De telles références, on en relèvera d’autres dans cette histoire, mais il n’est pas forcément utile de les décrypter. Le cinéma et le roman noir américain constituent à la fois une atmosphère et un trompe-l’œil, car Ravey n’est ni dans l’imitation ni dans la nostalgie d’un genre narratif. Ce terreau fertile, il le nourrit de son propre univers.
Un narrateur cachotier
Ce grand styliste écrit depuis vingt-cinq ans, avec une régularité de métronome, des pièces de théâtre et surtout des romans, sombres intrigues disséquées au bistouri, jusqu’à Trois jours chez ma tante qui, en 2017, lui a valu de se retrouver sur la liste des sélections du Goncourt. Livre après livre, Ravey creuse dans ses obsessions, et ses personnages forment une grande famille d’inadaptés toujours un peu égarés. On ne sait si le narrateur de Pas dupe, Salvatore Meyer, est un idiot ou un roublard, une victime ou un meurtrier ; il est le narrateur du livre et nous raconte ce qu’il veut bien nous raconter. Mais il va avoir affaire à un coriace : l’inspecteur de police Costa Martin Lopez.
La question de départ – l’amant ou le mari ont-ils provoqué l’accident de Tippi ? – se complexifie alors qu’on découvre les circonstances du drame
L’intrigue est à la fois précise et farfelue, semée d’embûches pour égarer le lecteur. Jusqu’au dernier paragraphe on ne saura pas qui dupe qui, car cette histoire en apparence banale s’avère abracadabrante. La question de départ – l’amant ou le mari ont-ils provoqué l’accident de Tippi ? – se complexifie alors qu’on découvre les circonstances du drame. En particulier l’étrange relation de soumission que Salvatore Meyer semble avoir entretenue avec sa femme, et son rôle de souffre-douleur, voire de larbin, qu’il a joué dans l’entreprise de son beau-père où il est employé – une entreprise de démolition, soit dit en passant. Tout ceci intrigue un inspecteur tout droit sorti d’un film de série B, qui évolue en s’éventant de son panama dans une Californie reconstituée, parmi de grandes maisons séparées par des pelouses.
Une angoisse diffuse
La langue de Ravey colle parfaitement à cet univers. Une écriture blanche, maîtrisée, où l’auteur glisse quelques formules dignes d’un dialogue des années 1950. “Vous êtes un des premiers, monsieur Meyer, à venir sur les lieux, vous êtes son mari, et vous ignoriez ce qu’elle allait faire dans la ville voisine, sur une route aussi dangereuse, si tôt le matin, c’est curieux, non ?” Mais, même si l’on étudie tous les aspects de ce texte, quelque chose encore nous échappera.
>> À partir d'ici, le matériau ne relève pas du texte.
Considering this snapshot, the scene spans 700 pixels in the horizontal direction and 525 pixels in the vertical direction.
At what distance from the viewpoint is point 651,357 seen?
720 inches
Car il y a un mystère Ravey, et c’est cela qui crée l’atmosphère particulière de son roman. Prof de collège qui jamais n’a quitté sa Franche-Comté natale, écrivain obsessionnel travaillé par la perte, l’auteur de Pris au piège (2005) et Cutter (2009) raconte volontiers en interview ne jamais jeter aucun papier, conserver jusqu’au moindre ticket de métro et ne pouvoir traverser une rue sans imaginer qu’un camion va surgir et l’écraser.
Une angoisse diffuse, permanente, colore ses romans. Le narrateur comme les autres protagonistes de Pas dupe sont embarqués malgré eux dans une société qui les encourage à miser l’argent qu’ils n’ont pas et à endosser des rôles pour lesquels ils ne sont pas taillés. Il y aura seulement une phrase sur le milieu d’origine de Salvatore Meyer. Elle indique que son père vit dans un mobile home, sur un parking, quelque part en Arkansas. Et cette phrase est peut-être la clef du roman entier.